宴夫人一直在沉默,她歪坐在榻上,目光悠遠空泛地望著一點,誰也不知道她在想什麼。
良久,柳絮聽著上首長長地歎了口氣,然後是宴夫人幽思難辨的聲音,似有說不出的感慨:“不想世上有如此傾城絕色,難怪夫君會將人帶回來,就連我也看呆了!”
似乎在解釋之前為何一見蕭袖月就如此失態。
柳絮立即乖巧地奉承:“美人在骨不在皮,恁她再長得如何好,也不過是以色事人之輩,焉能比得上夫人高貴典雅,大人敬之重之。”
宴夫人唇角一彎,似乎被她的話語取悅了。
“倒也不必如此說,愛美之心人皆有之嘛,夫君喜歡也在所難免。不過,”宴夫人聲音輕緲,“那位蕭姑娘脾氣未免太桀驁不馴,留在夫君身邊服侍的人,還是柔順懂事些的好,比如柳絮你,就很不錯。”
柳絮眼睛一亮,她不敢妄想取代宴夫人的位置,隻是想求得一個名份,宴夫人的意思難道是同意讓大人將她收房了?
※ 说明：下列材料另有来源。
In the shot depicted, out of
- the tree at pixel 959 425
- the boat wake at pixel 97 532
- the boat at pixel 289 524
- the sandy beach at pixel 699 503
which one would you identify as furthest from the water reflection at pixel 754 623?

她眼珠一轉,心下有了決斷:“夫人放心,我會好好勸蕭姑娘改改脾氣的。”
原來美貌到了一種程度,連官宦世家出身的夫人都會忌憚,不過宴夫人似乎不想出麵,更希望通過自己的手打壓對方呢。
不過沒關係,如果沒有利用價值,宴夫人憑什麼要幫自己,正好柳絮也想試試那個女人的成色,倒不如如了夫人的願。
“很好,你去吧!”宴夫人似乎是累了,揮揮手讓柳絮下去。
柳絮很有眼色的行禮告退。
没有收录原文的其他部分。